Erano principi che sembravano intramontabili e con cui veniva sancita la nascita dello Stato moderno

Era il 1648 ed era terminata la sanguinosa guerra dei Trent’anni, e le potenze firmarono il trattato della pace di Westfalia in cui fu riconosciuto il principio della sovranità degli Stati. Uno dei primi atti ufficiali dell’ applicazione di tale principio fu il riconoscimento dell’ indipendenza della Svizzera dal Sacro Romano Impero.
Col riconoscimento di questo principio viene ufficializzato lo Stato nazione, soggetto sovrano e indipendente. Avvenne, in tale occasione, anche il riconoscimento delle Province Unite, gli attuali Paesi Bassi. Col termine sovranità si intende riconoscere ad ogni Stato un potere supremo e indipendente.
Questi principi non furono improvvisati ma si ispiravano alla grande opera del filosofo giurista rinascimentale Jean Bodin edita nel 1576 e conosciuta come “I sei libri dello Stato” dove si definiva il potere supremo, concepito senza limiti e perpetuo dello Stato al quale veniva riconosciuto il potere di legiferare. Colui che detiene la sovranità, secondo Bodin, fa le leggi e le deve fare rispettare ma non ne è soggetto

Lo Stato veniva definito fondato sulla famiglia, e sul bene comune. Questo Stato veniva identificato col potere sovrano, mentre il governo aveva solo un potere amministrativo. Unico limite di chi detiene la sovranità era quello della legge divina. Nel documento della pace di Westfalia viene sottolineato che ogni Stato è sovrano nel proprio territorio e che nessuno, nemmeno un altro Stato, ha l’autorità di intervenire sul suo territorio. La nascita di un’Europa formata da Stati sovrani era funzionale per la salvaguardia degli equilibri internazionali ed impedire il prevalere del caos, dell’ arbitrio e della sopraffazione. Da tempo, è sotto gli occhi di tutti, il fatto che lo storico ordinamento giuridico approvato con la pace di Westfalia e su cui si basano tante costituzioni e il diritto internazionale, sta tramontando, lo si era compreso da tempo.

Dal secolo scorso, si sono formati grandi interessi economici che travalicano la realtà degli stessi Stati.

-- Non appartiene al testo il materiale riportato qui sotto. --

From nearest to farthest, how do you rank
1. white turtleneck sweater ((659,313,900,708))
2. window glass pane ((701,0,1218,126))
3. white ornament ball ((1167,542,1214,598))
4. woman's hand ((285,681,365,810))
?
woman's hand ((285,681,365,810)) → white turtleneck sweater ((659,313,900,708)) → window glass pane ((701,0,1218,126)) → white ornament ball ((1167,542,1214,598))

Questi poteri economici si sono tanto rafforzati che, attualmente, sembrano non tollerare più alcuna sovranità, né quella di uno Stato né la potestà che si esprime all’ interno del nucleo familiare e sembrano insofferenti ad ogni tipo di altra autorità.

Da qualche decennio determinate idee si stanno insinuando, in modo insistente e penetrante, come fa l’ acqua che scava scorrendo silenziosa sulla roccia.

Si diffondono ideologie che mirano esplicitamente a minare le culture che fanno da collante ad ogni ordinamento.

Tali scuole di pensiero, talvolta hanno assunto il nome di “controcultura”. Sono idee che mirano ad una completa globalizzazione, non solo di tipo commerciale ma con la determinazione di demolire ogni cultura, tradizione e ogni particolarismo

Da questo humus di risentimento, nascono i luoghi comuni e le utopie che a suo tempo hanno ispirato, ad esempio, le parole del brano “Imagine” di John Lennon. In realtà sono concetti solo apparentemente ideali ma che nella sostanza non hanno né capo né coda. Quelle parole sono entrate, nonostante ciò, nell’ immaginario collettivo, unicamente perché erano già presenti in un nuovo tipo di mitologia resa popolare da una certa cultura tossica.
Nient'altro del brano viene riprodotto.